INSTRUCTIONS TO FOLLOW:
Below is the bowling cruise post. Set down, word for word, the part of it that starts with "Postcode for Satnavs: S40" and goes on through "booked for 7pm.".

EXCERPTED PASSAGE:
.....

# North Midlands Ten-Pin Bowling Cruise, 12th May 2013



## A3DFU (May 7, 2002)

After some recent discussions amongst North Midlanders, here is what we'll do on Sunday, 12th May

Meet at 12 noon at the good ol' trusted Legh Arms, Adlington, opposite Adlington Station, on the A523
http://www.greatbritishcarvery.co.uk/our-pubs/legh-arms

Leave no later than 12:30pm.

Take some interesting A and B roads 









to Hartington, the village of the Cheshire Cheese









Head over some fantastic roads to Monsal Dale









From there we'll head to Eyam, the Village of the plague









And then on to our last leg to Chesterfield Ten-Pin Bowling Alley








Postcode for Satnavs: S40 2TU

The cruise (including photo/convenience stops) will last about three and a half hours so we should be at the bowling alley around 4pm'ish. After two or three games of bowling there will be

A sumptuous Indian meal at:West Bars Tandoori, Satnav postcode: S40 1AZ. Tabels are booked for 7pm.

Everyone is welcome 

So I'll make a start:

*Cruise, bowling, meal:*
Dani
Peter&Simon
John
Alex (joins us in Hartington)
Richard
Dave&Gill (we will meet at the "Winking Man" car park)

.....

PROVIDED INFORMATION:

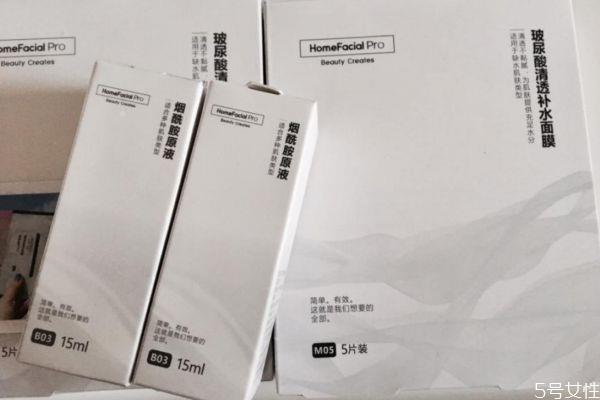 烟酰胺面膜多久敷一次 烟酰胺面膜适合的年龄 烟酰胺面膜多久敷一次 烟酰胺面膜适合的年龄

.....

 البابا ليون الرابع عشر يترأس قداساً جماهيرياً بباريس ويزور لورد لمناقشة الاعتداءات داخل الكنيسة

.....

SOLUTION BELOW:
Postcode for Satnavs: S40 2TU

The cruise (including photo/convenience stops) will last about three and a half hours so we should be at the bowling alley around 4pm'ish. After two or three games of bowling there will be

A sumptuous Indian meal at:West Bars Tandoori, Satnav postcode: S40 1AZ. Tabels are booked for 7pm.